By the way, I find the semantics of InfoWriter a little confusing. If I didn't read the source code of MultiWriter.Write, I would assume it's for logging messages with a level >= InfoLevel , but it turns out to be more like a DebugWriter. Do you think we should keep this behavior or come up with a more clear design.

@phuslu
Copy link
Owner

phuslu commented Aug 14, 2020

Yes, it's undecided.
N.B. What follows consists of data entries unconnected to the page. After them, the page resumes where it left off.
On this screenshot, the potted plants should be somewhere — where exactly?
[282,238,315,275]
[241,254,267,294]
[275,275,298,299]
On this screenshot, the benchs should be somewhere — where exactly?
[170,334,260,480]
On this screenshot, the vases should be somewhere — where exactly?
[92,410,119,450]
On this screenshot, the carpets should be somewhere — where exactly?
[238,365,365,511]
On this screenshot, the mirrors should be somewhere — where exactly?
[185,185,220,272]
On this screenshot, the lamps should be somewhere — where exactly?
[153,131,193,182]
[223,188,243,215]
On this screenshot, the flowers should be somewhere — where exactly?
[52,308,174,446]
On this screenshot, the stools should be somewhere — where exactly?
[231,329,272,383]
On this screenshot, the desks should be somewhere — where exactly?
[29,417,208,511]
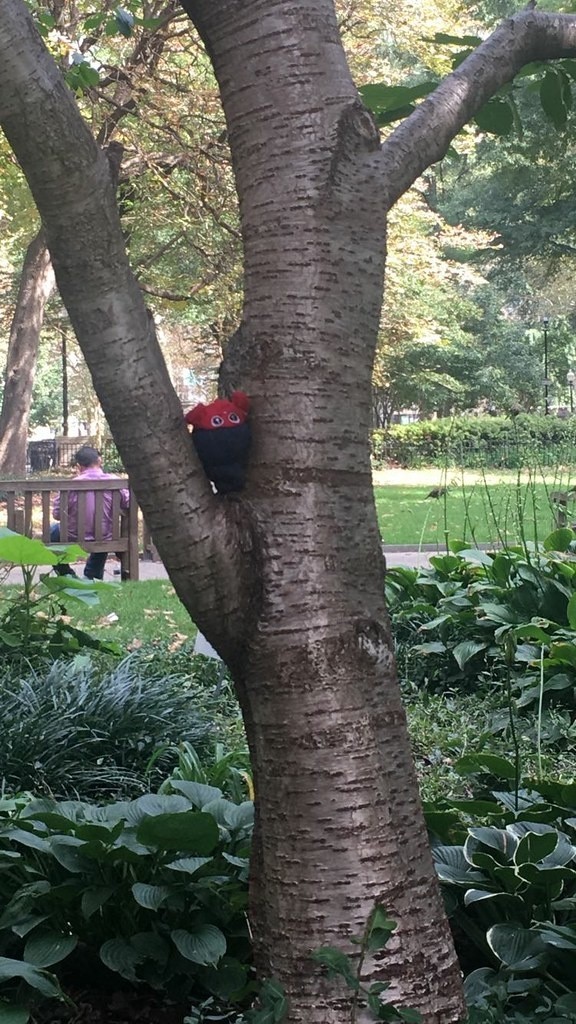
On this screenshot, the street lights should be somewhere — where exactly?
[566,368,575,412]
[541,316,550,414]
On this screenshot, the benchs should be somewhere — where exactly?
[0,478,139,581]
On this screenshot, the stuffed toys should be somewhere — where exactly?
[186,390,254,497]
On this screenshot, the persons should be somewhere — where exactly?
[43,447,131,581]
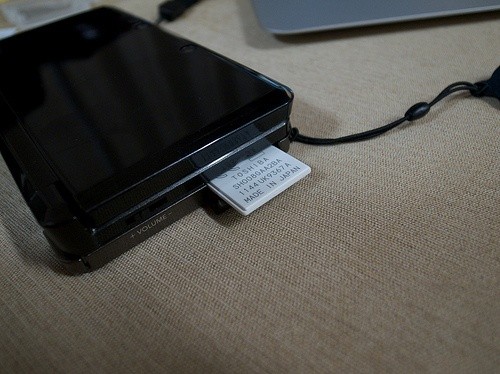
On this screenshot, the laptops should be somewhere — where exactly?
[249,0,487,37]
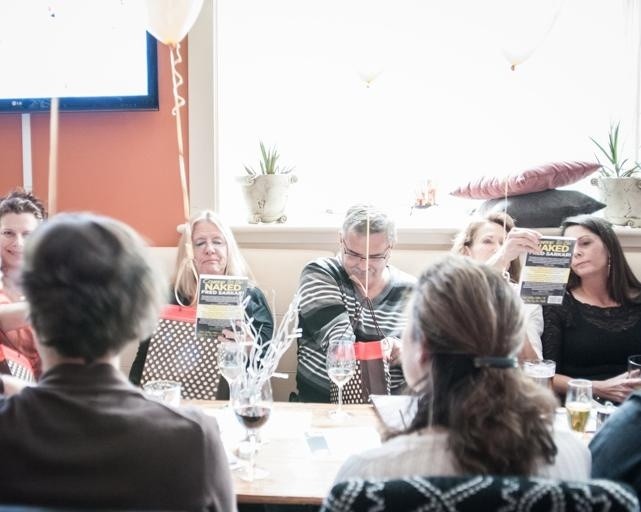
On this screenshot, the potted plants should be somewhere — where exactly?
[234,141,297,224]
[588,121,641,226]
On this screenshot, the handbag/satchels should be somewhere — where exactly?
[329,339,394,405]
[0,345,37,393]
[139,304,223,401]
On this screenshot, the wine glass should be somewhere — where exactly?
[218,341,246,412]
[628,355,641,389]
[326,340,356,421]
[565,380,592,433]
[231,376,273,483]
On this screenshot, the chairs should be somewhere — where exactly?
[319,477,641,512]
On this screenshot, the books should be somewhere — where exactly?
[516,235,577,307]
[192,270,247,343]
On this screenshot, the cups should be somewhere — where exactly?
[143,381,181,408]
[524,360,556,392]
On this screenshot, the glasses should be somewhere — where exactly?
[343,234,391,262]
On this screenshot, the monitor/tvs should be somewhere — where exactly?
[0,2,161,113]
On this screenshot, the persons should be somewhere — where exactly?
[515,213,641,403]
[590,390,640,493]
[0,211,237,512]
[0,191,49,401]
[397,212,555,395]
[130,209,274,401]
[321,257,592,482]
[292,206,420,403]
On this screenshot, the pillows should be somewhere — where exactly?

When I adding MultiWriter, the original requirement comes from glog simulation.
As we known, glog has no "Debug" level in its design, it use a sub level(named severity) instead. So Its output files only contains 3 names (Info/Warn/Error). The "Debug" level log will log to InfoWriter by using Info+severity strategy.

I'm not sure how to do a well compromise between this log level desgin and glog design.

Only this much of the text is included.